*Data:*
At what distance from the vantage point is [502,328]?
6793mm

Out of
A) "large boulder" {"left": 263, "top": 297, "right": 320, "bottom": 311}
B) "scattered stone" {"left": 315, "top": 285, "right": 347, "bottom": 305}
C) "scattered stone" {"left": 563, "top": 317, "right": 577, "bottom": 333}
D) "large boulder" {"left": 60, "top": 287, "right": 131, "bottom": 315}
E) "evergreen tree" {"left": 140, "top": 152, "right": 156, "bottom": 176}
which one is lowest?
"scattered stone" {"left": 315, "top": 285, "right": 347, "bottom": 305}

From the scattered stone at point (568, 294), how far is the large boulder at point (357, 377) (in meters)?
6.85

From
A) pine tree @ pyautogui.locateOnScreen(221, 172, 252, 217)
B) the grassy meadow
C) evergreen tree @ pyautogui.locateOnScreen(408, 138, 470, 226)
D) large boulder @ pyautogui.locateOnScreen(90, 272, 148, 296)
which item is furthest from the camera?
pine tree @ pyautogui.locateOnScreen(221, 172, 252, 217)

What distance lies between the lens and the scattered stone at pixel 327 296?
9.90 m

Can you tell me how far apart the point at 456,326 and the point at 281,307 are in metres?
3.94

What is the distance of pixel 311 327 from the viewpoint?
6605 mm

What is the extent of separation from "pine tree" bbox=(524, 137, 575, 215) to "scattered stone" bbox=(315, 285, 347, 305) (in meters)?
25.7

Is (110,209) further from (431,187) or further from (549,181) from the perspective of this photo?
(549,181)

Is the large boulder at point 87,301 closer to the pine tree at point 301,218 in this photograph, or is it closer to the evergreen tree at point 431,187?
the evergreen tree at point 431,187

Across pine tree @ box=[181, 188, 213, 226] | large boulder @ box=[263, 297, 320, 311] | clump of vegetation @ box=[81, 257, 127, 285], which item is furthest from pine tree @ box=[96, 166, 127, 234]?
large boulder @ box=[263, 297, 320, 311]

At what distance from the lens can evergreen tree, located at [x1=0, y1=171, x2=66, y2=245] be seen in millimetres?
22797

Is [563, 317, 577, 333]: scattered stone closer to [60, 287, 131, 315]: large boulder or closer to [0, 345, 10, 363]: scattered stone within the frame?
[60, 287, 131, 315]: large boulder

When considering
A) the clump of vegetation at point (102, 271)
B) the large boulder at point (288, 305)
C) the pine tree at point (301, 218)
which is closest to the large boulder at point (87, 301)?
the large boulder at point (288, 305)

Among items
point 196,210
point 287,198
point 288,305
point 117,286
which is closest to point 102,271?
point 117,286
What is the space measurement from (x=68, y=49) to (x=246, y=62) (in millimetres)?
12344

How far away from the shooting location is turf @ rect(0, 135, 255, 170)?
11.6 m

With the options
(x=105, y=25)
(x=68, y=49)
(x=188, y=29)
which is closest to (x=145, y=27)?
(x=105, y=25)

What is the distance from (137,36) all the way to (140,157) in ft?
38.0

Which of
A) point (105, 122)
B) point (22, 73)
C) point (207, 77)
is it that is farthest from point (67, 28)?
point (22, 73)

*Set task:* Reproduce every entry shown above, precisely as it stands.

*Expected output:*
At what distance from the vantage point is [502,328]?
6793mm

Out of
A) "large boulder" {"left": 263, "top": 297, "right": 320, "bottom": 311}
B) "scattered stone" {"left": 315, "top": 285, "right": 347, "bottom": 305}
C) "scattered stone" {"left": 563, "top": 317, "right": 577, "bottom": 333}
D) "large boulder" {"left": 60, "top": 287, "right": 131, "bottom": 315}
E) "evergreen tree" {"left": 140, "top": 152, "right": 156, "bottom": 176}
which one is lowest?
"scattered stone" {"left": 315, "top": 285, "right": 347, "bottom": 305}

From the scattered stone at point (568, 294), how far is the large boulder at point (357, 377) (in meters)?
6.85

From
A) pine tree @ pyautogui.locateOnScreen(221, 172, 252, 217)
B) the grassy meadow
C) evergreen tree @ pyautogui.locateOnScreen(408, 138, 470, 226)
D) large boulder @ pyautogui.locateOnScreen(90, 272, 148, 296)
which item is furthest from the camera?
pine tree @ pyautogui.locateOnScreen(221, 172, 252, 217)

What distance lies between the lens and the scattered stone at pixel 327 296?
9.90 m

Can you tell me how far apart the point at 456,326 and the point at 281,307 are in metres?
3.94

What is the distance of pixel 311 327 from the viewpoint?
6605 mm

What is the extent of separation from "pine tree" bbox=(524, 137, 575, 215) to "scattered stone" bbox=(315, 285, 347, 305) (in meters)?
25.7

Is (110,209) further from (431,187) or further from (549,181) from the perspective of this photo?
(549,181)

Is the large boulder at point 87,301 closer to the pine tree at point 301,218 in this photograph, or is it closer to the evergreen tree at point 431,187?
the evergreen tree at point 431,187

Across pine tree @ box=[181, 188, 213, 226] | large boulder @ box=[263, 297, 320, 311] | clump of vegetation @ box=[81, 257, 127, 285], which item is furthest from pine tree @ box=[96, 166, 127, 234]?
large boulder @ box=[263, 297, 320, 311]

At what distance from the lens can evergreen tree, located at [x1=0, y1=171, x2=66, y2=245] be seen in millimetres?
22797

Is [563, 317, 577, 333]: scattered stone closer to [60, 287, 131, 315]: large boulder or closer to [0, 345, 10, 363]: scattered stone within the frame?
[60, 287, 131, 315]: large boulder

When considering
A) the clump of vegetation at point (102, 271)
B) the large boulder at point (288, 305)
C) the pine tree at point (301, 218)
which is closest to the large boulder at point (87, 301)?
the large boulder at point (288, 305)

Among items
point 196,210
point 287,198
point 288,305
point 117,286
which is closest to point 102,271?
point 117,286
What is the space measurement from (x=68, y=49) to (x=246, y=62) (in millimetres)?
12344

How far away from the shooting location is turf @ rect(0, 135, 255, 170)?
11.6 m

With the options
(x=105, y=25)
(x=68, y=49)
(x=188, y=29)
which is closest to (x=145, y=27)?
(x=105, y=25)

What is the distance from (137,36) all the way to (140,157) in ft?
38.0

Which of
A) point (105, 122)
B) point (22, 73)
C) point (207, 77)
is it that is farthest from point (67, 28)?
point (22, 73)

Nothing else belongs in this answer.